Karya Nyonya De Syllas juga terdapat dalam koleksi Museum Victoria & Albert di London. Dia telah mengajar dan memberikan kuliah tentang pemahatan batu di seluruh dunia. Sebagai pemenang beberapa penghargaan, dia baru-baru ini menerima penghargaan keunggulan dari Queen Elizabeth Scholarship Trust pada tahun 2022.

“Karyanya sangat khas karena fluiditas dan kepekaan yang berhasil dicapainya dari bahan yang keras dan statis,” kata Joanna Hardy, seorang spesialis perhiasan mewah berbasis di London, melalui email. Perhiasan Nyonya De Syllas “mencerminkan kesophistikan dan kecermatan pada pemakainya,” tambah Ms. Hardy.

Namun, jika ada satu aspek dari kariernya selain membuat perhiasan yang membedakannya, itu adalah kursus pemahatan batu yang dia adakan empat kali setahun di sebuah gudang yang bertempel dengan rumahnya di kabupaten Norfolk, di mana saya sendiri mengikuti kursus tersebut tahun lalu.

“Saya sangat menikmati lokakarya,” kata Nyonya De Syllas. “Tapi saya tidak yakin setelah 80 saya akan mampu.”

Lin Cheung, seorang perhiasan Inggris, mengikuti kursus lima hari pada tahun 2014. “Sebuah hal yang mendalam terjadi ketika saya memotong batu pertama saya di lokakarya Charlotte pada hari itu,” katanya. “Ada sesuatu yang meledak di dalam diri saya dan sejak itu saya lebih dari sedikit tertarik.”

Cheung, yang mengajar desain perhiasan di Central Saint Martins, Universitas Seni London, membuat karya minimalis dari batu, seperti pin rose quartz telanjang lengkap dengan pengikat logam, atau tas “plastik” mini yang dipahat dari batu kristal.

“Saya adalah siswa yang menjengkelkan, selalu orang pertama dengan jutaan pertanyaan tentang hal-hal terkecil,” katanya. “Jadi pelajaran terbesar yang saya pelajari melalui pertemuan dengan Charlotte setelah satu hari tanpa henti bertanya bagaimana cara ini dan itu dan bagaimana jika, dia bilang ‘mengapa kamu tidak saja memotong batunya dan lihat apa yang terjadi? Kadang jawabannya ada pada tindakan dan bukan pada pemikiran.’”

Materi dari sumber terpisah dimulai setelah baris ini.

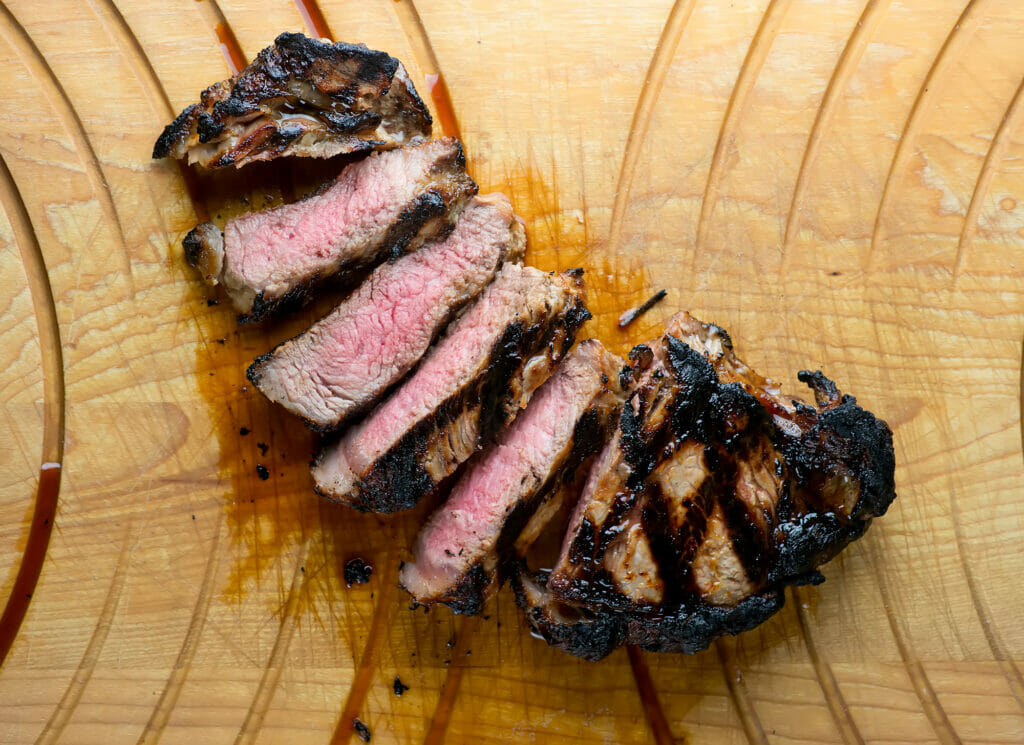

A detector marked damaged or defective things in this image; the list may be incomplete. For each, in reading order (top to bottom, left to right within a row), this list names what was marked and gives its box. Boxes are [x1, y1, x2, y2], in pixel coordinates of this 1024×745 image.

charred exterior [151, 32, 428, 169]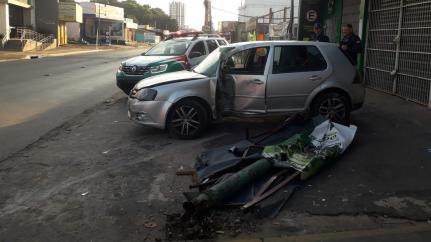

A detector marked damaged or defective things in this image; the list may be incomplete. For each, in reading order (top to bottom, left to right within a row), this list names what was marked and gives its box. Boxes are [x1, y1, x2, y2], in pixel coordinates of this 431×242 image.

damaged silver car [127, 41, 364, 138]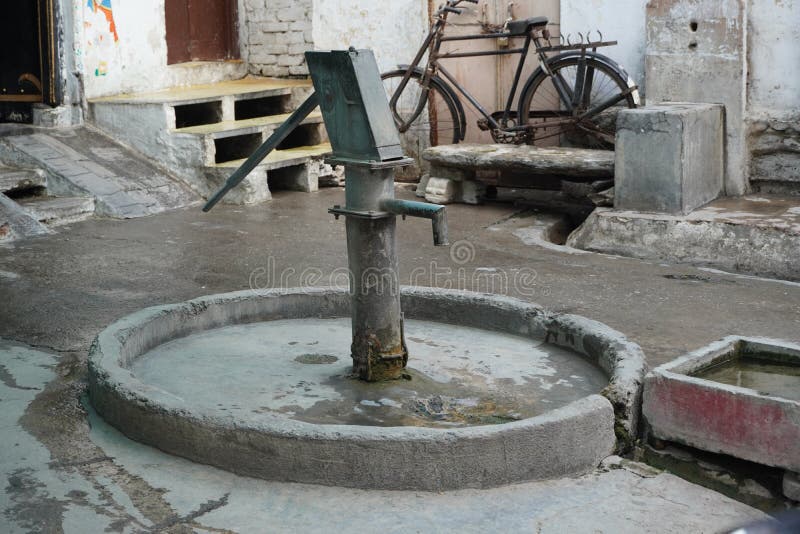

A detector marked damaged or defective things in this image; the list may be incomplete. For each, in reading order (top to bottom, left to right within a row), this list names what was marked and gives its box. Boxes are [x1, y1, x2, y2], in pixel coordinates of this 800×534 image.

peeling plaster wall [79, 0, 247, 99]
peeling plaster wall [310, 0, 432, 73]
peeling plaster wall [560, 0, 648, 98]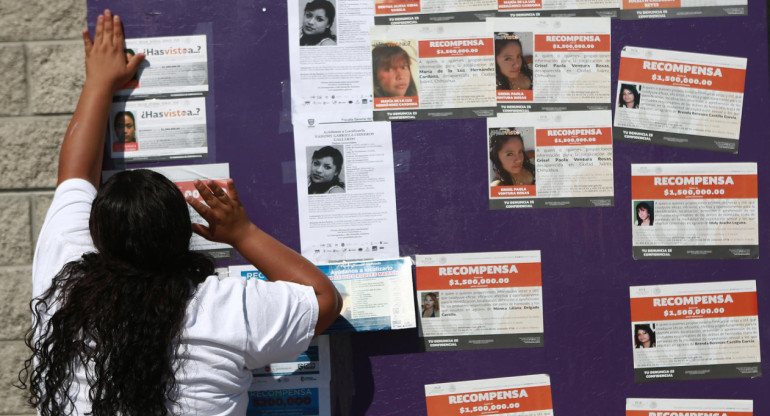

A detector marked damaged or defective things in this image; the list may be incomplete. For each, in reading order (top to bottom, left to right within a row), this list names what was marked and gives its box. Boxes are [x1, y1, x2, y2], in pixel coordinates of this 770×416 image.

poster with torn corner [116, 34, 207, 98]
poster with torn corner [286, 0, 374, 124]
poster with torn corner [103, 164, 232, 258]
poster with torn corner [294, 120, 400, 264]
poster with torn corner [632, 163, 756, 258]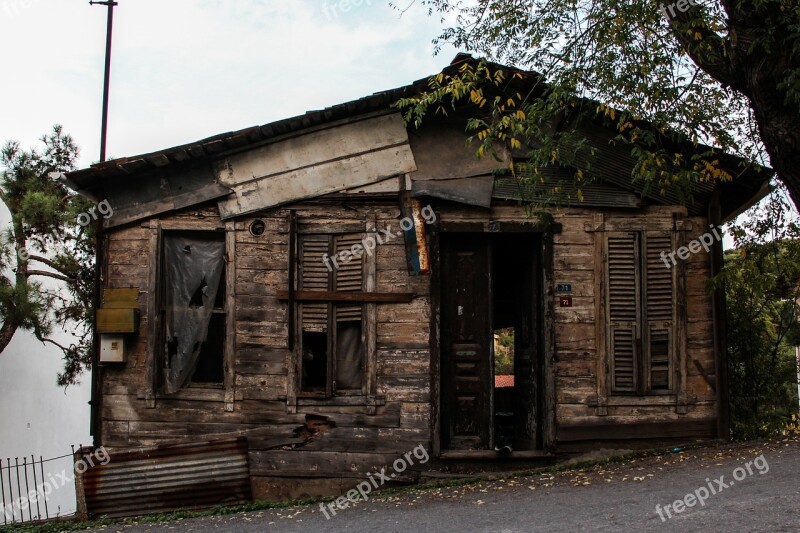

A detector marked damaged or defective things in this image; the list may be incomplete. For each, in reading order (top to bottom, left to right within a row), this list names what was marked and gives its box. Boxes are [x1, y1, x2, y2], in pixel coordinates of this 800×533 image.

broken window [162, 231, 227, 392]
broken window [298, 233, 364, 394]
broken window [608, 231, 672, 392]
rusty metal sheet [81, 436, 250, 516]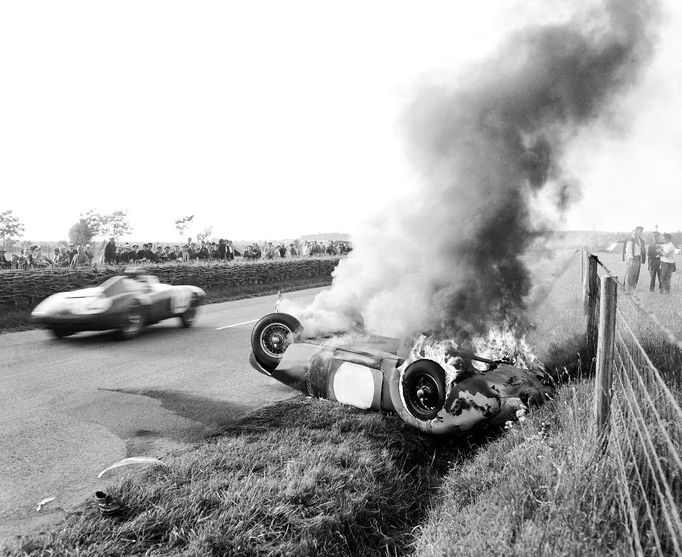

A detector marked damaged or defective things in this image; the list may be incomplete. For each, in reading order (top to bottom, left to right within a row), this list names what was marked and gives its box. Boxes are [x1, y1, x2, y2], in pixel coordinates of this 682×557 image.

overturned race car [33, 268, 205, 340]
overturned race car [248, 312, 552, 434]
wrecked chassis [250, 312, 552, 434]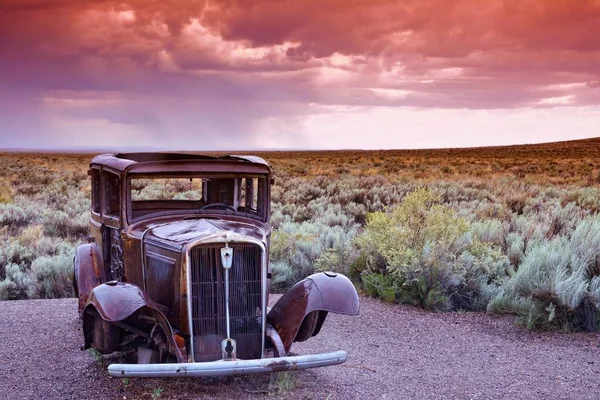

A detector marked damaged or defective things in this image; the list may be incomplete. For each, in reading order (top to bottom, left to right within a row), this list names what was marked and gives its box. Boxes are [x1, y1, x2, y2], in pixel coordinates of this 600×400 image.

rusted metal hood [143, 219, 268, 247]
abandoned rusty car [72, 153, 358, 378]
rusted car frame [73, 152, 358, 376]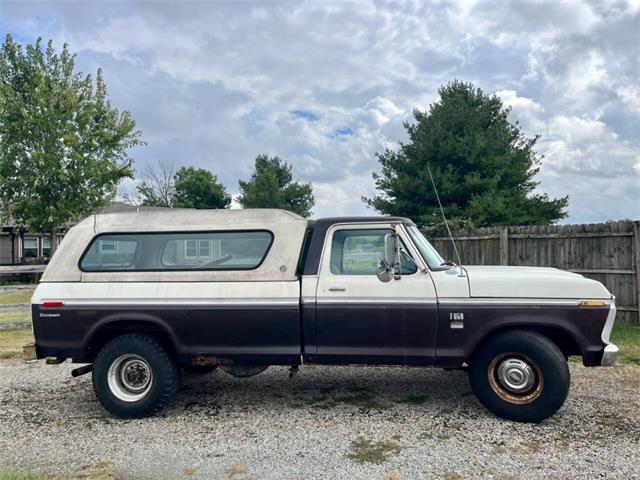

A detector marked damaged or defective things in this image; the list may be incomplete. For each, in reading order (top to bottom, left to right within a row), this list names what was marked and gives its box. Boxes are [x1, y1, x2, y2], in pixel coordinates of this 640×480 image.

rusty wheel well [82, 320, 180, 362]
rusty wheel well [470, 326, 580, 364]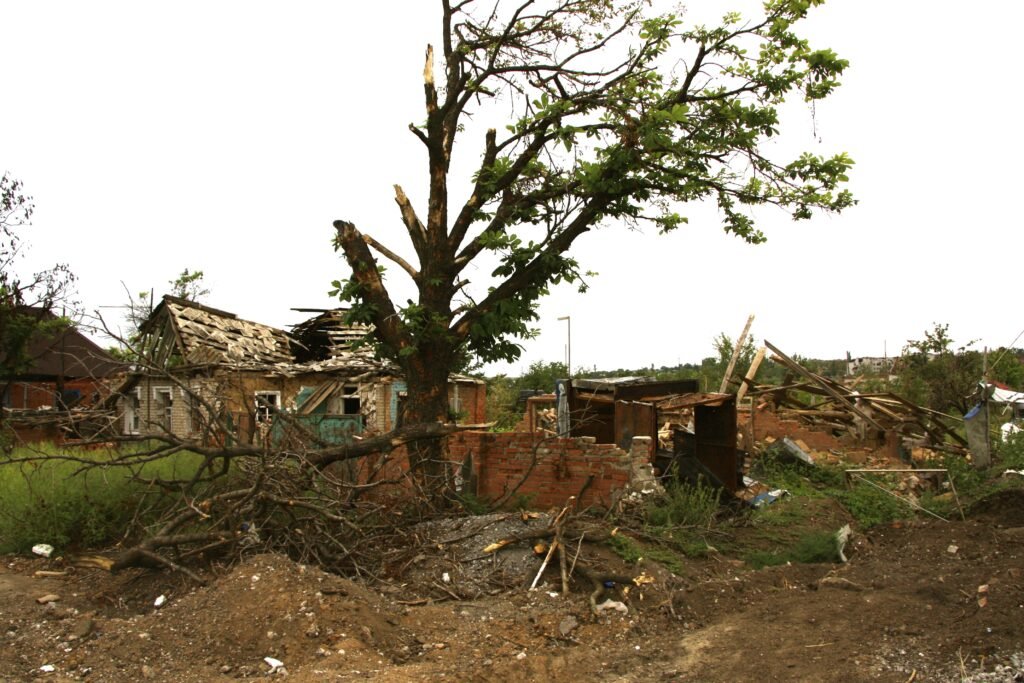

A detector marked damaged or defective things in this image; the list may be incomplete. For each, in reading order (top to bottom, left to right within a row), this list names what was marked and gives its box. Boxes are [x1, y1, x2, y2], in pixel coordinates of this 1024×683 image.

broken window [250, 393, 278, 423]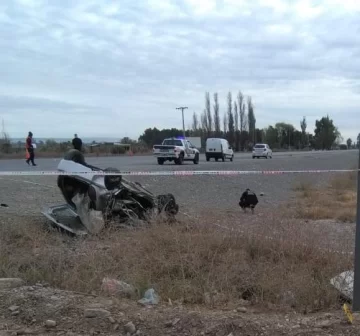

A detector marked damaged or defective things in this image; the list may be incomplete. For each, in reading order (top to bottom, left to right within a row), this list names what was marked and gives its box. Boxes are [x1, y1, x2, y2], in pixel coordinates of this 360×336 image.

Sejak mengikuti kursus itu, karya Ny. Cheung hampir secara eksklusif dipahat dari batu, dan dia telah memenangkan beberapa penghargaan dan melakukan perjalanan ke seluruh dunia menyelami komunitas lapidary. “Saya berterima kasih kepada Charlotte atas semuanya,” katanya. “Charlotte adalah salah satu guru, seniman, orang yang paling — jika bukan yang paling — murah hati yang pernah saya temui.”

Meski begitu, Nyonya De Syllas mengatakan, “Pemahatan batu adalah seni yang melelahkan. Anda harus tahu bahwa Anda bisa melakukannya. Tetapi saya bilang saya bukan seorang seniman lapidary karena saya tidak berlatih di area itu. Saya mempelajari tentang batu dengan menggunakannya.”